Adaptive Insurance Reserving with CVaR-Constrained Reinforcement Learning under Macroeconomic Regimes
Stella C. Dong, James R. Finlay
TL;DR
The paper tackles adaptive insurance reserving under uncertainty by formulating it as a CVaR-constrained reinforcement learning problem with regime-aware curriculum learning. It proposes a PPO-based agent that optimizes reserve decisions within a finite-horizon MDP, enforcing tail-risk control and solvency constraints through a CVaR-penalized reward and volatility-adjusted capital floors.
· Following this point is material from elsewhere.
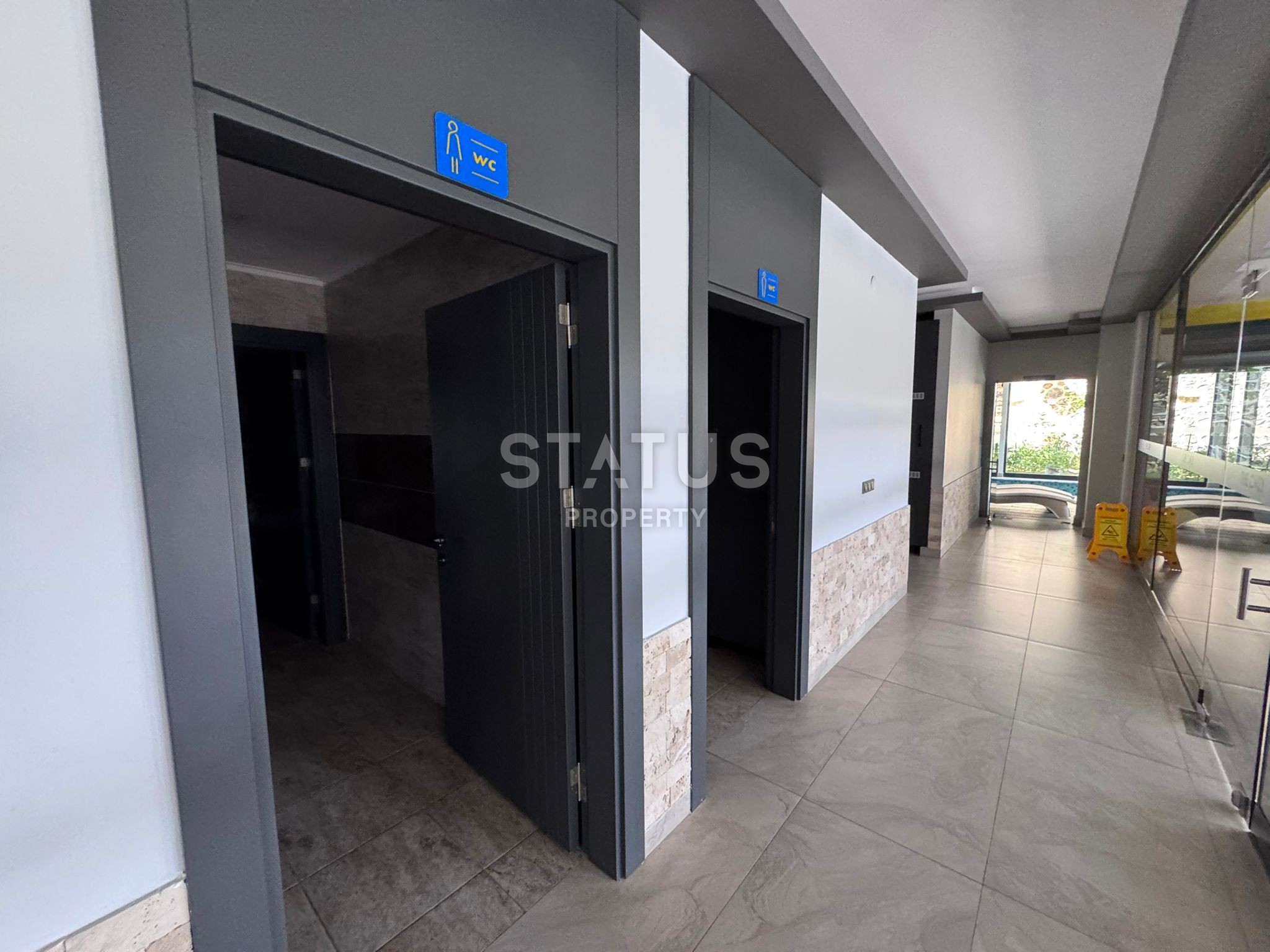 New furnished apartments in Mahmutlar, 65 m2 фото 13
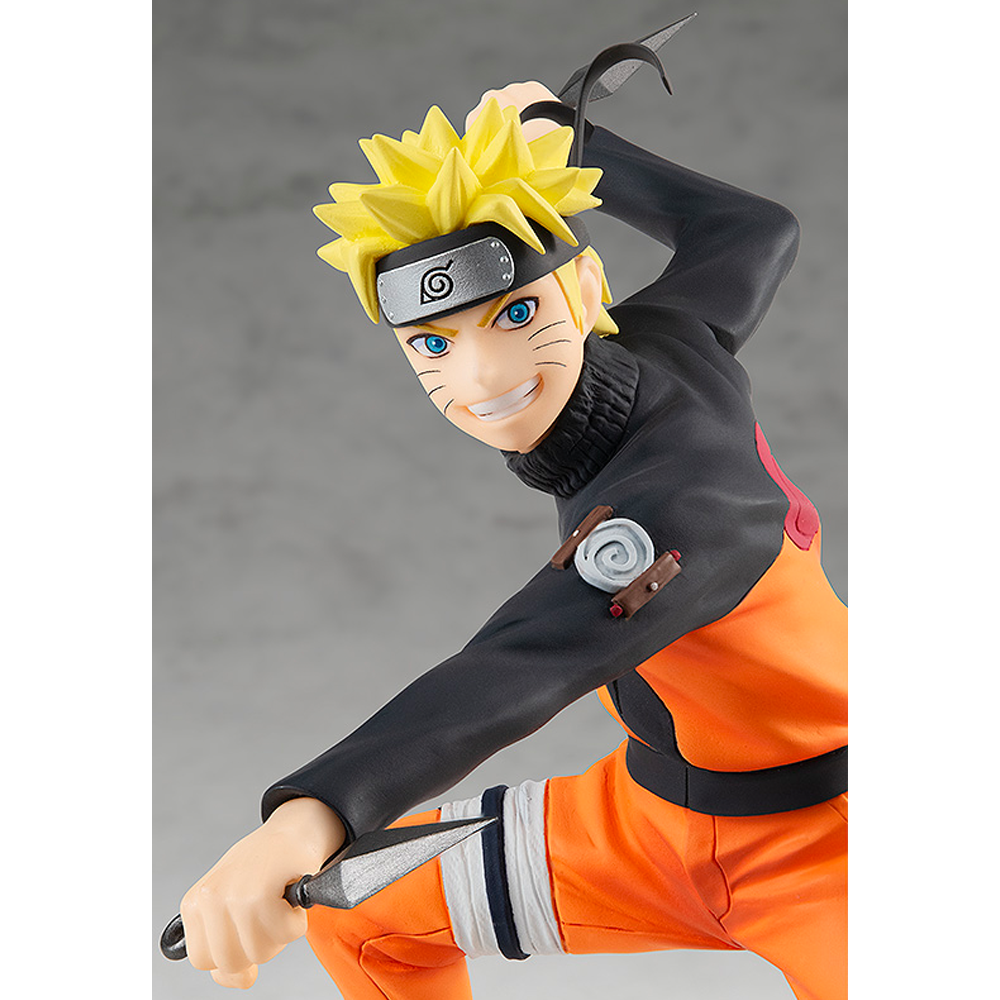 [PRE-ORDER] Good Smile Company: Naruto Shippuden - POP UP PARADE Naruto Uzumaki (ONLINE ORDER ONLY)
The framework is validated on two CAS Loss Reserving datasets, showing improvements in tail risk (CVaR$_{0.95}$), capital efficiency, and regulatory violation rates, with robustness demonstrated under both stochastic regimes and fixed-shock stress tests. This approach offers a principled, extensible path toward solvency-aware, data-driven reserving that aligns with Solvency II and ORSA requirements and supports regime-stratified decision-making under economic uncertainty.
Abstract
This paper proposes a reinforcement learning (RL) framework for insurance reserving that integrates tail-risk sensitivity, macroeconomic regime modeling, and regulatory compliance. The reserving problem is formulated as a finite-horizon Markov Decision Process (MDP), in which reserve adjustments are optimized using Proximal Policy Optimization (PPO) subject to Conditional Value-at-Risk (CVaR) constraints. To enhance policy robustness across varying economic conditions, the agent is trained using a regime-aware curriculum that progressively increases volatility exposure. The reward structure penalizes reserve shortfall, capital inefficiency, and solvency floor violations, with design elements informed by Solvency II and Own Risk and Solvency Assessment (ORSA) frameworks. Empirical evaluations on two industry datasets--Workers' Compensation, and Other Liability--demonstrate that the RL-CVaR agent achieves superior performance relative to classical reserving methods across multiple criteria, including tail-risk control (CVaR$_{0.95}$), capital efficiency, and regulatory violation rate. The framework also accommodates fixed-shock stress testing and regime-stratified analysis, providing a principled and extensible approach to reserving under uncertainty.